▶ Short task
Rewrite the stretch of the post about shingles under drywall from "When I removed" through "patched or anything!", putting "plasterboard" wherever "drywall" appears.

▶ Page extract
----
Shingles under drywall...should I remove them?


Hi all,
I recently bought a house built in 1935 and I'm just starting to get to some renovations. One of the previous owners had build a small extension on the front of the house, creating a 4' x 8' entry vestibule. Three of the vestibule walls are external, and the fourth is the wall bordering our living room - this used to be the original front of the house. The vestibule was finished with drywall, and there was a bunch of water damage in one of the corners (from an old, since- repaired leak) so we've decided to gut it and re-do.
When I removed the drywall from the wall that borders the living room, I found that the original wood shingles were still there - no furring strips or anything installed - the drywall was just nailed right into the shingles. There is even a hole where the original front door light was hung - wasn't patched or anything!
----
▶ Supplied data
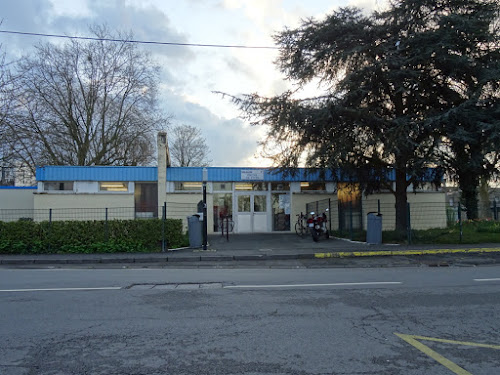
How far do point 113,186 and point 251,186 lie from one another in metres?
----
▶ Correct answer
When I removed the plasterboard from the wall that borders the living room, I found that the original wood shingles were still there - no furring strips or anything installed - the plasterboard was just nailed right into the shingles. There is even a hole where the original front door light was hung - wasn't patched or anything!